Aerospace and defense company TransDigm (NYSE:TDG) will be reporting results this Wednesday before the bell. Here’s what to look for.
TransDigm missed analysts’ revenue expectations by 2.8% last quarter, reporting revenues of $2.24 billion, up 9.3% year on year. It was a slower quarter for the company, with a significant miss of analysts’ revenue estimates.
Is TransDigm a buy or sell going into earnings? Read our full analysis here, it’s free for active Edge members.
This quarter, analysts are expecting TransDigm’s revenue to grow 9.8% year on year to $2.4 billion, slowing from the 18% increase it recorded in the same quarter last year. Adjusted earnings are expected to come in at $10.06 per share.

Analysts covering the company have generally reconfirmed their estimates over the last 30 days, suggesting they anticipate the business to stay the course heading into earnings. TransDigm has missed Wall Street’s revenue estimates three times over the last two years.
Looking at TransDigm’s peers in the aerospace segment, some have already reported their Q3 results, giving us a hint as to what we can expect. Howmet delivered year-on-year revenue growth of 13.8%, beating analysts’ expectations by 2.3%, and Astronics reported revenues up 3.8%, in line with consensus estimates. Howmet traded up 1.1% following the results while Astronics was down 1.1%.

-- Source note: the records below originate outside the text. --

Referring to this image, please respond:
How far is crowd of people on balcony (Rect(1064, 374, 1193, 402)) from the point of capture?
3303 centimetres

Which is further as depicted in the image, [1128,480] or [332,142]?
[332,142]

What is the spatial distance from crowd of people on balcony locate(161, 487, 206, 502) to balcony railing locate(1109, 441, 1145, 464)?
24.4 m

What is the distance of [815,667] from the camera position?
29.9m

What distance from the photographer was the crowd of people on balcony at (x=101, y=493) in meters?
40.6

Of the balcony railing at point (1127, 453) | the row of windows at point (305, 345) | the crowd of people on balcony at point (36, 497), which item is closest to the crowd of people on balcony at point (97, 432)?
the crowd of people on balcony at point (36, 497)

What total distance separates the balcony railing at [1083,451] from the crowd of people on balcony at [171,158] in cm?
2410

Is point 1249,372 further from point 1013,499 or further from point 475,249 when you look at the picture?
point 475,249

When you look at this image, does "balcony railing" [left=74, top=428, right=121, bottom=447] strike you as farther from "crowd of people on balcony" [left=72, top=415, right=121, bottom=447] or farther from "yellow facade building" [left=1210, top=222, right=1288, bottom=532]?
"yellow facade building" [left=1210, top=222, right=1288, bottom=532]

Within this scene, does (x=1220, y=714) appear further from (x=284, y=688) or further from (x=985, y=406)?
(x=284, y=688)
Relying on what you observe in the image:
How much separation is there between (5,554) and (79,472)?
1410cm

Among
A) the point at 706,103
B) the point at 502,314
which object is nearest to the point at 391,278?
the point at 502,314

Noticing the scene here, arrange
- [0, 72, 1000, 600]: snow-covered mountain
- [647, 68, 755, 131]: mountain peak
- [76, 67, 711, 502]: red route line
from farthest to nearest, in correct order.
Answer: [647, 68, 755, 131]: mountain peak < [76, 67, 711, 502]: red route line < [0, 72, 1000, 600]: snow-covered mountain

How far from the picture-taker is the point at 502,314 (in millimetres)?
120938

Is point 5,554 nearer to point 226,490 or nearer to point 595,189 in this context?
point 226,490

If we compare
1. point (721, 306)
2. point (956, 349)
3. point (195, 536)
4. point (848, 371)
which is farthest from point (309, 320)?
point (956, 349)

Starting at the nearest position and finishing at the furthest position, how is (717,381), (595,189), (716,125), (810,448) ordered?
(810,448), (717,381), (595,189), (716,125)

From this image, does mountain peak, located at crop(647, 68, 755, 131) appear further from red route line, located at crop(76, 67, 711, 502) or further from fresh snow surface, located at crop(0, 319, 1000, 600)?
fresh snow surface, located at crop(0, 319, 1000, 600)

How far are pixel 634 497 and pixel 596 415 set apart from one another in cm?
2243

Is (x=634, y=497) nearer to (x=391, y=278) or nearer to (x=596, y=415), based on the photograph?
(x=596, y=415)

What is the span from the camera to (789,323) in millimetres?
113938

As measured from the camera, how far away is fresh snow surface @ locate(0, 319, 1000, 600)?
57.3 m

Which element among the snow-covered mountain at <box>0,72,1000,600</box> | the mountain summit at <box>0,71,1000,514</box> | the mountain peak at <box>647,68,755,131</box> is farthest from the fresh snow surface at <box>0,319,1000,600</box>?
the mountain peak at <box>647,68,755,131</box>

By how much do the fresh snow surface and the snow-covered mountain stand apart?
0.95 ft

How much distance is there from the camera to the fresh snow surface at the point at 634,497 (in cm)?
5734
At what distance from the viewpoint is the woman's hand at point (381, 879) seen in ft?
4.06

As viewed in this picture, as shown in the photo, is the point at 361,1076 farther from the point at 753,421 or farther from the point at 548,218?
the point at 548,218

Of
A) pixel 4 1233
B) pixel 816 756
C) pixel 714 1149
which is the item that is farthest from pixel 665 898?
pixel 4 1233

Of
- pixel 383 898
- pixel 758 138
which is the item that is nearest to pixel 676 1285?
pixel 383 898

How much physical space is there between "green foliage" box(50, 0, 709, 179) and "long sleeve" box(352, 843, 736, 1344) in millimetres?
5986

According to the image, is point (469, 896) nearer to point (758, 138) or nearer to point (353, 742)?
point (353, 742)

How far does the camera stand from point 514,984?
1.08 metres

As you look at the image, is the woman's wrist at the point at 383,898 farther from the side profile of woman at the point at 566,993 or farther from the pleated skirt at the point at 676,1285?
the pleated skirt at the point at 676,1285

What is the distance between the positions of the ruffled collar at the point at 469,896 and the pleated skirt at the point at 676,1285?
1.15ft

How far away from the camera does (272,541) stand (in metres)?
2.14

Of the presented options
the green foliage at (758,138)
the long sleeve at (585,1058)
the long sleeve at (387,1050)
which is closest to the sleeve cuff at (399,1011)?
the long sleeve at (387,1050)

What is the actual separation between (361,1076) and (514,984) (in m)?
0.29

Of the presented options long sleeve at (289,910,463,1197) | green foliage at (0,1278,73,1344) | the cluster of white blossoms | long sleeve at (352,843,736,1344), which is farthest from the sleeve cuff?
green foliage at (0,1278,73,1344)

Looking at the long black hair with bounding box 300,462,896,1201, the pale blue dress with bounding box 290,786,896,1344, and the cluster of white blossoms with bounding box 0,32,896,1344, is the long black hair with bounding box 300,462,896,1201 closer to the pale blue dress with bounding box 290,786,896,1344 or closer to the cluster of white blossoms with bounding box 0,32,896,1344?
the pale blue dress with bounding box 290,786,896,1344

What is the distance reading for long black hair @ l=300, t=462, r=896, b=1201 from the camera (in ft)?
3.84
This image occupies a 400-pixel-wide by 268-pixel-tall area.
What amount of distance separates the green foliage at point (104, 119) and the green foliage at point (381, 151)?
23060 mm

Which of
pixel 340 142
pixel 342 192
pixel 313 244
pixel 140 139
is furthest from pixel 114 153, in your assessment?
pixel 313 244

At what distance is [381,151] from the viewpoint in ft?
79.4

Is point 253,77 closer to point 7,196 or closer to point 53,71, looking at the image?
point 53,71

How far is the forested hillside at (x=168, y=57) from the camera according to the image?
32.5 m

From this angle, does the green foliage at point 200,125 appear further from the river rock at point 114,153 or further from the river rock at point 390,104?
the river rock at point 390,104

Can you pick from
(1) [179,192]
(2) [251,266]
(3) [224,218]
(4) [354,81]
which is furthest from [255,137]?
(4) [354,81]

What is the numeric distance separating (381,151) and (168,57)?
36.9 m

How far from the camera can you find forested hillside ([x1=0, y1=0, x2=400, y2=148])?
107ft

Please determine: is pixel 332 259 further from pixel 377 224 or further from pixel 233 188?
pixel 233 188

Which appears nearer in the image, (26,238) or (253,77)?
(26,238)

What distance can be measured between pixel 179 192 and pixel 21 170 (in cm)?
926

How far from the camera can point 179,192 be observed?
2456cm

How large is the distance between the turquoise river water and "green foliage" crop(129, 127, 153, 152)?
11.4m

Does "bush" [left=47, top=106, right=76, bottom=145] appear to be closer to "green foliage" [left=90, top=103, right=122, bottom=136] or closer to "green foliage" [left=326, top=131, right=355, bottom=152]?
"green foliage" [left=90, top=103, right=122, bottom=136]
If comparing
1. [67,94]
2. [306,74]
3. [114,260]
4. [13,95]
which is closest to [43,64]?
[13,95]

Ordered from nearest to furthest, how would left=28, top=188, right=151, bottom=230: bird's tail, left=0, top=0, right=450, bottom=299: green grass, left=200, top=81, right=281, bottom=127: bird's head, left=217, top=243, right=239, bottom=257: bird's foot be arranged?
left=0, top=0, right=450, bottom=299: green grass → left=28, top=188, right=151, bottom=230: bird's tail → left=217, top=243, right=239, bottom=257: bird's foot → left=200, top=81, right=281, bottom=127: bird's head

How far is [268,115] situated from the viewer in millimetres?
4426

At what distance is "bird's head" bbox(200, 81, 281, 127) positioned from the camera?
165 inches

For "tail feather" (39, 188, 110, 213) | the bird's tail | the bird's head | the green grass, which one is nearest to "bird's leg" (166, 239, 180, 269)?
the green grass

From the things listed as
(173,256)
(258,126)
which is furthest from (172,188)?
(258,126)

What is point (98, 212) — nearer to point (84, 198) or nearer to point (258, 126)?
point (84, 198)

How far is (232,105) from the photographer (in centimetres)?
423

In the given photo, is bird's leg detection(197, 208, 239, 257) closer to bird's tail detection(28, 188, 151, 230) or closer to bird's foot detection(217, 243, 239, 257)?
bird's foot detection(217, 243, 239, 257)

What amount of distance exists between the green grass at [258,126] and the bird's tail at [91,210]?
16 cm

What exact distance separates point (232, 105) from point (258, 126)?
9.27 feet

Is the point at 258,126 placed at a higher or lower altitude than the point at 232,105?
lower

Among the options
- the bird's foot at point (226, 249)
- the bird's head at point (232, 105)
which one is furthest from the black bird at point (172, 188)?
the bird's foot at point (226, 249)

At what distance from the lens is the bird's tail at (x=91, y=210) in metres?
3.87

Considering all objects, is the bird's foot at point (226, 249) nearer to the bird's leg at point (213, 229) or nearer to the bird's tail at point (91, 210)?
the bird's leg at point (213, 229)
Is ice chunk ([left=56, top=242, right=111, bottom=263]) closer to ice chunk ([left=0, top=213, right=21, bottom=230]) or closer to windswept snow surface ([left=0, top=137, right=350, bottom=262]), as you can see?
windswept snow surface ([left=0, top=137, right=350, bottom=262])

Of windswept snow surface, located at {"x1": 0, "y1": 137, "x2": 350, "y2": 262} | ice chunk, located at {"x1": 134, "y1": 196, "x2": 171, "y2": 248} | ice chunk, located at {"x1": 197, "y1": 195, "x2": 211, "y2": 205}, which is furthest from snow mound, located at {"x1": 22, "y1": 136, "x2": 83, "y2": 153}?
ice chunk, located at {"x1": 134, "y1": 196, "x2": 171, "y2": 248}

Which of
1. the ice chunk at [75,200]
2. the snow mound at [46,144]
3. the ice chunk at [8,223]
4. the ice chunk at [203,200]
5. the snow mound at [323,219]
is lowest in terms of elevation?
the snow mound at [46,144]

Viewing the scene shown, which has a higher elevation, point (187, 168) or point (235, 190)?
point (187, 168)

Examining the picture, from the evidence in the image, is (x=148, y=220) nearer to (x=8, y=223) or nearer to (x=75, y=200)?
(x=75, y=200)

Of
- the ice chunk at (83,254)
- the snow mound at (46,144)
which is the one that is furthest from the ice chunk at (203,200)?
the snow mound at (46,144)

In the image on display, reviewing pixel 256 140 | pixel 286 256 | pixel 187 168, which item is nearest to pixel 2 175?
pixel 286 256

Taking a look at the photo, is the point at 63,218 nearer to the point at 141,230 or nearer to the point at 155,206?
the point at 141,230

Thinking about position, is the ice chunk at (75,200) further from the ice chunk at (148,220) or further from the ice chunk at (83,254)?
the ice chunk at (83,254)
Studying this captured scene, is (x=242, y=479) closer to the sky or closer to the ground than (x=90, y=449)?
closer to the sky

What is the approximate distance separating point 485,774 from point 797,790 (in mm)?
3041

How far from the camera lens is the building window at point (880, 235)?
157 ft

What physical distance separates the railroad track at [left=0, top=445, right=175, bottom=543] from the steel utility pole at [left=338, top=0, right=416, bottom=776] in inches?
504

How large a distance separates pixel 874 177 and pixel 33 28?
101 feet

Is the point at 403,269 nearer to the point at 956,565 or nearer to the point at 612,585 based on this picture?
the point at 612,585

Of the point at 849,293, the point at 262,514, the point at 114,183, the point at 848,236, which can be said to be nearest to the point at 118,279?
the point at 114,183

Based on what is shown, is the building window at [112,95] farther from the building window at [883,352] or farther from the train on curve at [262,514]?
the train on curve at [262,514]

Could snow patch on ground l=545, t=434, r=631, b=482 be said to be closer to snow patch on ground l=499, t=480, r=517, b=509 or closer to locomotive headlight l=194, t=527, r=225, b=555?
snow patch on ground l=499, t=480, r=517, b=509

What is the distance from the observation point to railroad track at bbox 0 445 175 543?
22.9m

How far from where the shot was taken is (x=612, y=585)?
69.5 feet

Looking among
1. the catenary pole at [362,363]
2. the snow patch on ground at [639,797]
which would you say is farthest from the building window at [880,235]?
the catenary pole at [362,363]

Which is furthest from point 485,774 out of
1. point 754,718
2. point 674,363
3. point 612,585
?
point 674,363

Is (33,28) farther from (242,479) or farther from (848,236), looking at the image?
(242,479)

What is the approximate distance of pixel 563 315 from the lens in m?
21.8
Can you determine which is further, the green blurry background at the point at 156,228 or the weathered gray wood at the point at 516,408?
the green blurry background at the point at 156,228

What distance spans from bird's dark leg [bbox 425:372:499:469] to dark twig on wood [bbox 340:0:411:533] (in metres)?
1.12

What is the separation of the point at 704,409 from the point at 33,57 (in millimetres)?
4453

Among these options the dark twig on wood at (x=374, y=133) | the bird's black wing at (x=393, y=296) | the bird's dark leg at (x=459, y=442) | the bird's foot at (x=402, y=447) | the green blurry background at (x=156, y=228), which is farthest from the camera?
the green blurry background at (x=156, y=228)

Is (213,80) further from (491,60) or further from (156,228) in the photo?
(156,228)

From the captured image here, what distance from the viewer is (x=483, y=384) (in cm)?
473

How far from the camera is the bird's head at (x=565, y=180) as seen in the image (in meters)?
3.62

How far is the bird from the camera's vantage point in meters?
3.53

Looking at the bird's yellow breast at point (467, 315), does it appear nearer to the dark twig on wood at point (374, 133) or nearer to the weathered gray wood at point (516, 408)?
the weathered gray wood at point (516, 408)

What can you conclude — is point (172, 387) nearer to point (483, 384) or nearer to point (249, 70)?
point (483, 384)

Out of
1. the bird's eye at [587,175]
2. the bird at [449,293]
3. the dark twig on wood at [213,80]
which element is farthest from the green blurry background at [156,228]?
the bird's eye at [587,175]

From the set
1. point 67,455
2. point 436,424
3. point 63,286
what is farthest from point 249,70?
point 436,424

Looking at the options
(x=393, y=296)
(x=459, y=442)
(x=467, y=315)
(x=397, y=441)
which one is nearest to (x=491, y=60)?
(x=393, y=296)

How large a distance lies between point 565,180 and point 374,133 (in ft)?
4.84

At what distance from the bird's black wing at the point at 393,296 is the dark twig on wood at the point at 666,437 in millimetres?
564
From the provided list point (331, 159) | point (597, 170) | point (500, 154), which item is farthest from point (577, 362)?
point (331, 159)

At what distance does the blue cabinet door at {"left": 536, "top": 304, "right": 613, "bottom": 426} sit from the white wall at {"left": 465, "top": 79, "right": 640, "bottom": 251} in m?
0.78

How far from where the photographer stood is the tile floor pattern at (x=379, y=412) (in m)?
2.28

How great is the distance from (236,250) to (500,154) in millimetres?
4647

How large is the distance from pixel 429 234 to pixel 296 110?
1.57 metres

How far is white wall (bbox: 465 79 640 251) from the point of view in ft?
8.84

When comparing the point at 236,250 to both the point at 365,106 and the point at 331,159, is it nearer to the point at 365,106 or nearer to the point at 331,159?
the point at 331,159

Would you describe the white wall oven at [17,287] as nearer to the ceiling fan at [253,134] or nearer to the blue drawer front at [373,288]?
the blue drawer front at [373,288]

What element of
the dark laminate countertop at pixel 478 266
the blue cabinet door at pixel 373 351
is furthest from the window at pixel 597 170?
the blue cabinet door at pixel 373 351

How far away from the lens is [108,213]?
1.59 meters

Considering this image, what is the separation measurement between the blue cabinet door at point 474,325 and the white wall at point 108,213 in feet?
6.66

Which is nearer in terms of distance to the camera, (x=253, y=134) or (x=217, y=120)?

Read our full analysis of Howmet’s results here and Astronics’s results here.
Investors in the aerospace segment have had steady hands going into earnings, with share prices flat over the last month. TransDigm’s stock price was unchanged during the same time and is heading into earnings with an average analyst price target of $1,558 (compared to the current share price of $1,289).